_Your instructions_
Please copy exactly the part of the records below that opens with the line containing "Der lächelnde kellner, der" and closes with the line containing "child couple: Cute", leaving out any pictures.

_Working data_
——————

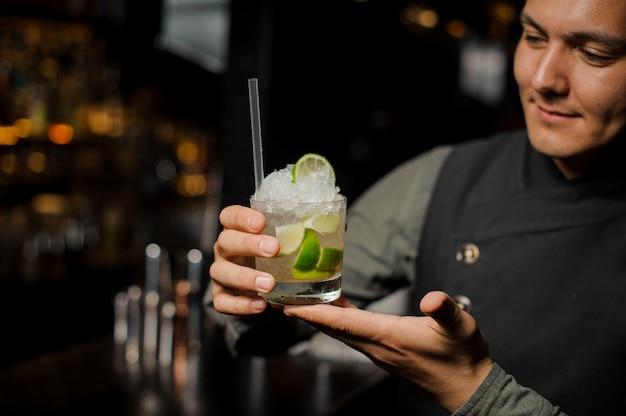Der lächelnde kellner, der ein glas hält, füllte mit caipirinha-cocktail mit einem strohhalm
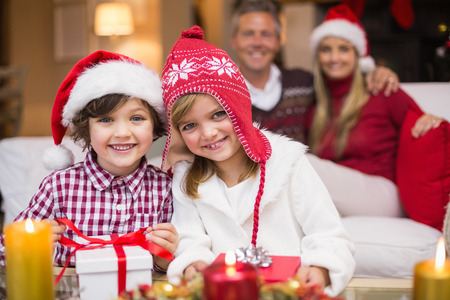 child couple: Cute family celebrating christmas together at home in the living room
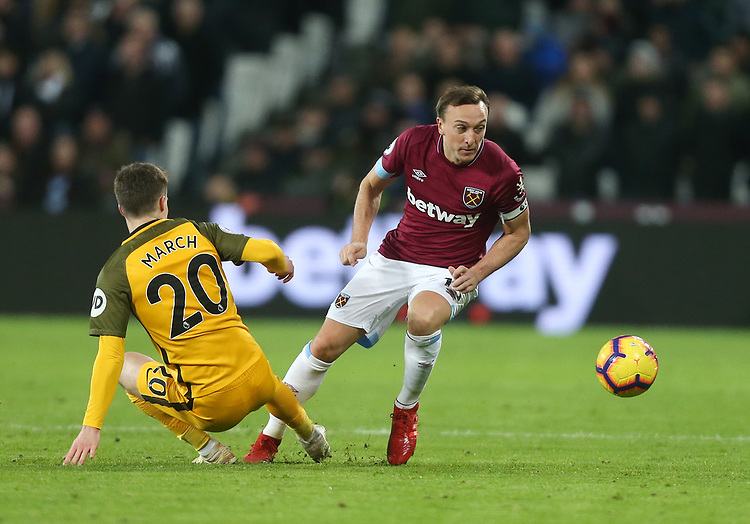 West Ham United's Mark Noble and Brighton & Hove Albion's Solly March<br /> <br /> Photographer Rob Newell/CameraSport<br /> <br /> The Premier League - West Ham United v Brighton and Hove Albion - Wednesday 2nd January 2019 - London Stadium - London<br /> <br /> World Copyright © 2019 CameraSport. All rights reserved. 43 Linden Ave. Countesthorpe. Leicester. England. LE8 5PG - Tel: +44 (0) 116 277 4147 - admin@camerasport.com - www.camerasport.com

——————

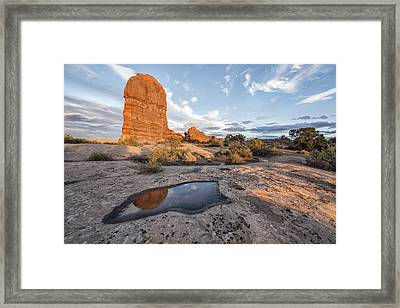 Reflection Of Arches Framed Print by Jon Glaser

——————

_Result of the exercise_
Der lächelnde kellner, der ein glas hält, füllte mit caipirinha-cocktail mit einem strohhalm
 child couple: Cute family celebrating christmas together at home in the living room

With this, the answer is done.